Bash 'while read line' vs Awk Large File Processing
Recently I had to fudge some data so that it would be imported into a database after an outage caused our “php” data loader to try and allocate a crazy amount of memory and die fantastically.
Being a fan of automating everything I can I started out down the trail of “okay lets script this”. A few moments later I had a simple bash script looking somewhat like:
#!/bin/sh
filename=$1
while read line; do
#Read each line and grab the necessary fields, create the insert statements.
field1=`echo ${line} | awk {'print $1'}`
field2=`echo ${line} | awk {'print $7'}`
echo "INSERT INTO testtable VALUES ('${field1},UNIX_TIMESTAMP(${field2}));" > data.in
done < ${filename}
#Assume all is good and just feed the file to mysql for processing
mysql -u root testdatabase < data.in
#EOF
Yes the code above is horrific
A simple script - using my favourite awk statement for breaking text into fields rather than cut.
While work finished at 17:30, it was now 19:00 and my script was still running having been set off at about 10am.

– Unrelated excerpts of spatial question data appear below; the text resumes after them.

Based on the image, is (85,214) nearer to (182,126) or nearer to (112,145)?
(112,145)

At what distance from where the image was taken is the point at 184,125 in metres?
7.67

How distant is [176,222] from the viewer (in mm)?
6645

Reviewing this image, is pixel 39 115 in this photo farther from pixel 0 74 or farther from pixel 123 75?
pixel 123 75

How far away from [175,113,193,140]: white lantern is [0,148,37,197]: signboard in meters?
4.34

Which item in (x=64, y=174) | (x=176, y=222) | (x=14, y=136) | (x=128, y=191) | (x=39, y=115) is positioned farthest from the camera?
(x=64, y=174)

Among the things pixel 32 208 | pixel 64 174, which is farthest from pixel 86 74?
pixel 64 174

A quick wc -l and some dodgy division told me it still had about 56 hours to run. I was processing 2.6 million lines and it wasn’t even at the 500k mark just yet.
Anxious as every hour the system was down, the queue of unloaded records was growing. I decided to use the time I was burning waiting for this to finish to try and find a better way of doing the job. Which pointed me to AWK. I was already using snippets of it to extract fields from a string, why not write the entire thing in AWK?
So a few hours of scratching my head later and I came out with the following awk script.
#!/bin/sh
filename=$1
awk BEGIN{
# Special characters represented by octal values to prevent any escaping issues.
q="47" # single quotation mark
lb="50" # left bracket
rb="51" # right bracket
c="54" # comma
sc="73" # semi-colon
}
{
print "INSERT INTO testtable VALUES " lb q $1 q c "UNIX_TIMESTAMP(" $7 rb rb sc >> data.in
} ${filename}
mysql -u root testdatabase < data.in
#EOF
Not that much of a difference if anything, except when you run it.
- Time for the Bash script to run: >60 Hours.
- Time for the AWK script to run: <90 seconds.
Lesson learned: Never use bash while loops to iterate through large text files.